Phase Variation. We have recently identified “G” homopolymeric repeats in the promoter regions of the tpr genes of the Tpr Subfamilies I and II. It is likely that poly “G” tracts are involved in ON-OFF switch mechanisms of gene expression regulation. Similar structures have been already shown to be regulatory elements in several bacterial species. We have shown that these potential regulatory sequences vary in length within and among T. pallidum isolates. Due to the inability to cultivate T. pallidum in vitro, we are using in-vitro transcription systems and reporter genes (lacZ fusions for ß-galactosidase assays) to study promoter strength and establish correlations with mRNA levels at different time points during infection.

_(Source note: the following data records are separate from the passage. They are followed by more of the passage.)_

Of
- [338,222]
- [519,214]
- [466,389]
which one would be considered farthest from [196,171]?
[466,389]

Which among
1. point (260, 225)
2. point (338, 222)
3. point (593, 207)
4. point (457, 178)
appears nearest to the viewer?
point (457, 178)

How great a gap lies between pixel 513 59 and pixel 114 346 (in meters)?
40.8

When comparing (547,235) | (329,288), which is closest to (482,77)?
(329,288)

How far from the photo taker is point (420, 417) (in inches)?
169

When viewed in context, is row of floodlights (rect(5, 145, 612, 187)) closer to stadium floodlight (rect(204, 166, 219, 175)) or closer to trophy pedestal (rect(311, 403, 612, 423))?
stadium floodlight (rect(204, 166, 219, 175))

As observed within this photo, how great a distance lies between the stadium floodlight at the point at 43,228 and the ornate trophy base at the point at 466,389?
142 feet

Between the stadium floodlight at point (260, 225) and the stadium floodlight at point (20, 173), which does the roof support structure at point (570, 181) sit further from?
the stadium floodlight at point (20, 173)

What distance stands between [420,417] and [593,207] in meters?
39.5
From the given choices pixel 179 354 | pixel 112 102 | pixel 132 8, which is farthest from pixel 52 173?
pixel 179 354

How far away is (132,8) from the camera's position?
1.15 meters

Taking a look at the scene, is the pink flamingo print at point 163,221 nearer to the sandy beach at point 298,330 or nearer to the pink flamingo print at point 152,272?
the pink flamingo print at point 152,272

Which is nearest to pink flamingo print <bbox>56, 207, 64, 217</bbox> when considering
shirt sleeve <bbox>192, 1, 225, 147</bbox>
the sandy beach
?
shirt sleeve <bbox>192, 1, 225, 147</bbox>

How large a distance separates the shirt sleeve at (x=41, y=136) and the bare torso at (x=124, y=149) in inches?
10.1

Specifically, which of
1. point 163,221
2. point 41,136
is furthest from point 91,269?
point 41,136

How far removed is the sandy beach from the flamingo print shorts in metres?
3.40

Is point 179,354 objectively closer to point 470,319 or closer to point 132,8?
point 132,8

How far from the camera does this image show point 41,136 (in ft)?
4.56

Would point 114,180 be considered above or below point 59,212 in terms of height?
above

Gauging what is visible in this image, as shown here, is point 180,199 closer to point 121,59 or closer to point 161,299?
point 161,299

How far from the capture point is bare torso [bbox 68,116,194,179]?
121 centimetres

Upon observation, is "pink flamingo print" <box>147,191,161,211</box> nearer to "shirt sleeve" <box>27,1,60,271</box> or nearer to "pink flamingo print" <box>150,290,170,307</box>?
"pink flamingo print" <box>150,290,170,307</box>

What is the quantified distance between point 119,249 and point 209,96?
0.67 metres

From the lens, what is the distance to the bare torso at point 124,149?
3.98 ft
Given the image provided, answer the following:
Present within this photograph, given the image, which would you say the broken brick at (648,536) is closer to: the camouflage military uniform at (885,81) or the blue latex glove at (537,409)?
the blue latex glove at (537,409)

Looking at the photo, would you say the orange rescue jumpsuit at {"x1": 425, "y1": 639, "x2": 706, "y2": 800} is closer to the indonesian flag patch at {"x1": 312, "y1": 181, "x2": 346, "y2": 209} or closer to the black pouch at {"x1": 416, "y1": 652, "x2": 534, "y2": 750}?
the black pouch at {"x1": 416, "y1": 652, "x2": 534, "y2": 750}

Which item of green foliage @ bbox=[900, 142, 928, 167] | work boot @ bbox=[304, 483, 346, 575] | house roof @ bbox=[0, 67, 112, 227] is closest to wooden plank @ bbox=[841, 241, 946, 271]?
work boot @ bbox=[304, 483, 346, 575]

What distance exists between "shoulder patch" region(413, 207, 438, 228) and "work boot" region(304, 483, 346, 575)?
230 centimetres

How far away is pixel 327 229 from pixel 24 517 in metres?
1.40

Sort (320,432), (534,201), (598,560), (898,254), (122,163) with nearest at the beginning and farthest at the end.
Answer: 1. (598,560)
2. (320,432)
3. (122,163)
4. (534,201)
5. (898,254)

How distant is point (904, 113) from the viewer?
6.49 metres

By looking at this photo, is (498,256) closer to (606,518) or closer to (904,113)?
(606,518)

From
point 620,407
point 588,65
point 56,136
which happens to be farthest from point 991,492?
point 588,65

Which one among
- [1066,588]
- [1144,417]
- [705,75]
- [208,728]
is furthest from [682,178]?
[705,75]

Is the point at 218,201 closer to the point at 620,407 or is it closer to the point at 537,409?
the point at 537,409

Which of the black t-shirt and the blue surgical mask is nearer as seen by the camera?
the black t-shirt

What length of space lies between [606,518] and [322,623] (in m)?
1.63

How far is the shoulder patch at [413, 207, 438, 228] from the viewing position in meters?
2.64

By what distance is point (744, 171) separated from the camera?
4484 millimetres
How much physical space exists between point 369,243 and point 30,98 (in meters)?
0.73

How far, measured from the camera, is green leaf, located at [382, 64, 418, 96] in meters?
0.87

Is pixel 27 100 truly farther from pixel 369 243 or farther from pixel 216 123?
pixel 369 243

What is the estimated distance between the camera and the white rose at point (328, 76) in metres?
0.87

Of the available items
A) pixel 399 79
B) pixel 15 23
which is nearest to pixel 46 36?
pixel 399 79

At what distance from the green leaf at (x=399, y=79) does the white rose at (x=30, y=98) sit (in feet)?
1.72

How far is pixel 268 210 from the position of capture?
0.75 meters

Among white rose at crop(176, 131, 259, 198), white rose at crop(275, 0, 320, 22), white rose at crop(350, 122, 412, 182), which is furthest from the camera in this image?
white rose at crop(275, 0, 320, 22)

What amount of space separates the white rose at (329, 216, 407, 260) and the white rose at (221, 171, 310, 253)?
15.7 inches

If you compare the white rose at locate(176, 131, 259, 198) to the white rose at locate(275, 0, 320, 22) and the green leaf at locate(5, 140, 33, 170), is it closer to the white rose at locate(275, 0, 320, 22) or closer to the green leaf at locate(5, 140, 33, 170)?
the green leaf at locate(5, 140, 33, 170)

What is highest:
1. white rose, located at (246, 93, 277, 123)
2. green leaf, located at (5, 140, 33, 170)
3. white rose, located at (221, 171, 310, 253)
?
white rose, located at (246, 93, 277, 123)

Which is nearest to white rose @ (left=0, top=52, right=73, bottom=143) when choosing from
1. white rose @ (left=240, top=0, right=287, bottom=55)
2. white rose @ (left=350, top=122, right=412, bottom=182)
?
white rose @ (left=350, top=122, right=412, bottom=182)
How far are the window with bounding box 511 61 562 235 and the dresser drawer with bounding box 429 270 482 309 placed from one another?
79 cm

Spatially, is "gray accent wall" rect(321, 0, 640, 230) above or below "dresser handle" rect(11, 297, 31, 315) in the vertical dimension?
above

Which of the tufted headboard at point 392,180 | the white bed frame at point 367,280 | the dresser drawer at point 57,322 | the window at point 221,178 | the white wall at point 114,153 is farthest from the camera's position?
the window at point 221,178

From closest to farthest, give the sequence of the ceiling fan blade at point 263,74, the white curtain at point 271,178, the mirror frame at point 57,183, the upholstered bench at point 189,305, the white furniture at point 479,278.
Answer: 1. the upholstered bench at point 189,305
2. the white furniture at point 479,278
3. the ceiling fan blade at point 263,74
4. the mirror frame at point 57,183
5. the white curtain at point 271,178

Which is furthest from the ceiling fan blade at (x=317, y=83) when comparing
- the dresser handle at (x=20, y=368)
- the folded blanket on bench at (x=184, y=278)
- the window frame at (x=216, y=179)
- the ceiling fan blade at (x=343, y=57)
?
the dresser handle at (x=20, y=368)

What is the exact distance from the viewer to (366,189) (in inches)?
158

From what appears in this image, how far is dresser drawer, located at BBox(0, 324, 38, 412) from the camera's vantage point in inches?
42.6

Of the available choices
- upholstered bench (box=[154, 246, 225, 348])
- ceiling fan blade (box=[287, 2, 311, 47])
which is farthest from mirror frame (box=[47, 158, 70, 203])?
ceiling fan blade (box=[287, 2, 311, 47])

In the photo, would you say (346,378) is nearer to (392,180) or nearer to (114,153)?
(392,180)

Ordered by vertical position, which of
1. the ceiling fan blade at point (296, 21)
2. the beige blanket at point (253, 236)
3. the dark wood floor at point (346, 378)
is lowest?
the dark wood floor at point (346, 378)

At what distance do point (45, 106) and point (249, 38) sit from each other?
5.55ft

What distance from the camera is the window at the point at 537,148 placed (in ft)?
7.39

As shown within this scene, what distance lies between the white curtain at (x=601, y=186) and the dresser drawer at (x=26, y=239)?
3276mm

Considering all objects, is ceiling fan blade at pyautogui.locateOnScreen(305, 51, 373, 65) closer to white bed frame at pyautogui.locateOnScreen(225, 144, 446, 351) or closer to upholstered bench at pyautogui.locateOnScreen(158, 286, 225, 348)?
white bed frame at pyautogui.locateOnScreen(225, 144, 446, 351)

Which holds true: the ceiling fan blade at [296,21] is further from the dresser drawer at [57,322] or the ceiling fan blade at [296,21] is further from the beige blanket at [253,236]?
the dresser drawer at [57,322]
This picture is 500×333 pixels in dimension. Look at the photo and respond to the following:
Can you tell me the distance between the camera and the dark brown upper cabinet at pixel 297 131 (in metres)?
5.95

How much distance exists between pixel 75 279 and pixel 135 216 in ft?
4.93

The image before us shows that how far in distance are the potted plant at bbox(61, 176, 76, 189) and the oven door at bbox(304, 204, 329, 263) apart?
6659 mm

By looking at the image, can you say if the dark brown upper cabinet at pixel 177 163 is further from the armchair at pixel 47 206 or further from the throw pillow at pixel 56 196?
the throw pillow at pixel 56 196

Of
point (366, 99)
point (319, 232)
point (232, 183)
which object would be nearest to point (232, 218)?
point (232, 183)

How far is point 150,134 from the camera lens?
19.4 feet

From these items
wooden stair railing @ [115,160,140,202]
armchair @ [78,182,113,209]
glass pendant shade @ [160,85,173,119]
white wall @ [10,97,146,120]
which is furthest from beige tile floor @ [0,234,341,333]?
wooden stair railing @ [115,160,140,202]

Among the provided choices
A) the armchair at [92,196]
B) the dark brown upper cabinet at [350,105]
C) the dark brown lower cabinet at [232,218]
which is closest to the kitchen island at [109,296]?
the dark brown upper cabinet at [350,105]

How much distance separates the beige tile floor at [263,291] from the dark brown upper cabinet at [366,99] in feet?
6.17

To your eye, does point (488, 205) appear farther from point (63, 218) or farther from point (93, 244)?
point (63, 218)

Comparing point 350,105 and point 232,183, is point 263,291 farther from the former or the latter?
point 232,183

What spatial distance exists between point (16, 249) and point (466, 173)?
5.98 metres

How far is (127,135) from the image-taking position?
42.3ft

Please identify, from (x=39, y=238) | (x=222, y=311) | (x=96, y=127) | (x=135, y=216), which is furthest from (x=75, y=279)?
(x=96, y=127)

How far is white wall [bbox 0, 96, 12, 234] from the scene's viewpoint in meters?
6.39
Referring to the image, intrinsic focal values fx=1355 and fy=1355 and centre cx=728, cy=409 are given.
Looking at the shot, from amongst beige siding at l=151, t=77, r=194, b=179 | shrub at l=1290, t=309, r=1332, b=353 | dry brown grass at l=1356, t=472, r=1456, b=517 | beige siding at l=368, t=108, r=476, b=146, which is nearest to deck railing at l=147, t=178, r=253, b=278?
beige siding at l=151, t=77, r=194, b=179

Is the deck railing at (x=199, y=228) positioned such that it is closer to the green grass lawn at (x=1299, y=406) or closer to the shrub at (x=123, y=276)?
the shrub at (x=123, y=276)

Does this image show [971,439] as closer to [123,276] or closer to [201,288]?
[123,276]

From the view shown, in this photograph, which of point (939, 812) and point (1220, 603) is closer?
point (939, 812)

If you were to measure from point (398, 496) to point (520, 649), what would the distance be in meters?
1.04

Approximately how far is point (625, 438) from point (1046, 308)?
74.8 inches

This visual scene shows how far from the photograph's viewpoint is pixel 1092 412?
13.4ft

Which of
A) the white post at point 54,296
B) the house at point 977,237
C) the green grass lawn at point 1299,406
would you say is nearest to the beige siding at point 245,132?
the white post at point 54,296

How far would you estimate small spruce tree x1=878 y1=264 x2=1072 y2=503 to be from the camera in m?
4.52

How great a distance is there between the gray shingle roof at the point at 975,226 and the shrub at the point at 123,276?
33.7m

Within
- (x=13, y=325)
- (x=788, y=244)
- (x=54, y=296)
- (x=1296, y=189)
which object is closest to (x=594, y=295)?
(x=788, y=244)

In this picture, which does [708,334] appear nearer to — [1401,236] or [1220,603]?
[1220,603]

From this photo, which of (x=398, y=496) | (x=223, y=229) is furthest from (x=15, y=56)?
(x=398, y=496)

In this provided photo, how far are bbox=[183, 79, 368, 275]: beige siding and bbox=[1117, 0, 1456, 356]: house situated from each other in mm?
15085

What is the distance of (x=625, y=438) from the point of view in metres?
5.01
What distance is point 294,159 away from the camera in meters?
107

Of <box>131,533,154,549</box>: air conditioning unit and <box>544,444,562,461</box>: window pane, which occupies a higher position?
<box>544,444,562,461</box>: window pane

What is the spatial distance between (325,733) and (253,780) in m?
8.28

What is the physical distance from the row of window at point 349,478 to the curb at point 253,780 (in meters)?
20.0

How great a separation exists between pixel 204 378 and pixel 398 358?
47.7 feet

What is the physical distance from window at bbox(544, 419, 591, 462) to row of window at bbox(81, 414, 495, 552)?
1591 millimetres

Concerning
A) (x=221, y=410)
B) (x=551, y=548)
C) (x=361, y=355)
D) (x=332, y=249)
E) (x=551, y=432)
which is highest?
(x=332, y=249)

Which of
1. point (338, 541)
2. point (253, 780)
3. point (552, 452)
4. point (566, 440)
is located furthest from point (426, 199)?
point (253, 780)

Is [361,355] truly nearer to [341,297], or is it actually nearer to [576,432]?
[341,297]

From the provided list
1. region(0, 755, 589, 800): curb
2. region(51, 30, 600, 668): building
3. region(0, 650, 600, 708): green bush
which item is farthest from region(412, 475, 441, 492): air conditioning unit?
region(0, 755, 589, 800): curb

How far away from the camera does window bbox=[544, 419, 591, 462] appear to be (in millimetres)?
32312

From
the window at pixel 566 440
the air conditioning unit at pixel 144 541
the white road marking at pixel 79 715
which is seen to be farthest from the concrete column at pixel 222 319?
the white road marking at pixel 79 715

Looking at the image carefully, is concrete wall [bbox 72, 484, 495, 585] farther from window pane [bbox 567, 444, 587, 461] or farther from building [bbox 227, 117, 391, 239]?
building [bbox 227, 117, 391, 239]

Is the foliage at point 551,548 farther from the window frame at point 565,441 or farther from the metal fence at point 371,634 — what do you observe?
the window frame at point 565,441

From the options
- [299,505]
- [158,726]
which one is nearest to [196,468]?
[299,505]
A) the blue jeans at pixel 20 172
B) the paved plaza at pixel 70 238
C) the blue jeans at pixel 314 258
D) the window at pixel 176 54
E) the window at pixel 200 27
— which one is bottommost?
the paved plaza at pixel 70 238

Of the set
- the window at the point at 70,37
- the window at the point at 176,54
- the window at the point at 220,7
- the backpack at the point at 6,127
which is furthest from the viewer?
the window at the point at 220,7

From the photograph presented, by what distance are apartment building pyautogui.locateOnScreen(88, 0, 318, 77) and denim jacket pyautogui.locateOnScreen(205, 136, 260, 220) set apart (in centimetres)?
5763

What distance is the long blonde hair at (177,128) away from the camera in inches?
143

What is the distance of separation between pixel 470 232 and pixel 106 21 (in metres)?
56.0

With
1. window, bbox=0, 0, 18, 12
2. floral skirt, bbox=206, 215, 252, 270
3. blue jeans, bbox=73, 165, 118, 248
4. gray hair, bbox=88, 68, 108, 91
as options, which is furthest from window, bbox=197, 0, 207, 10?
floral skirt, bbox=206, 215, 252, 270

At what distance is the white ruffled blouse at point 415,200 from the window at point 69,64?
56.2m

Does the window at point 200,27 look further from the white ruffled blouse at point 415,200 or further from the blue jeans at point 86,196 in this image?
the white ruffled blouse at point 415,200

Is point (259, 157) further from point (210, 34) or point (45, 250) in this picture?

Identification of operons/single transcriptional units of the tpr genes. We are defining the boundaries of the tpr transcriptional units and identifying their regulatory elements (promoters, transcriptional start sites, termination structures, repeat sequences). We have found a complex transcriptional pattern of these genes. There is co-transcription of tprJ and tprI as well as of tprG and tprF genes, but we have also identified monocistronic messages in some T. pallidum isolates. The transcriptional starts of these two operons are localized immediately downstream of the “G” homopolymeric repeats in the promoter regions.

In collaboration with Dr. Christina Marra, we are currently studying the genetic markers of T. pallidum strains isolated during the syphilis epidemic in Seattle.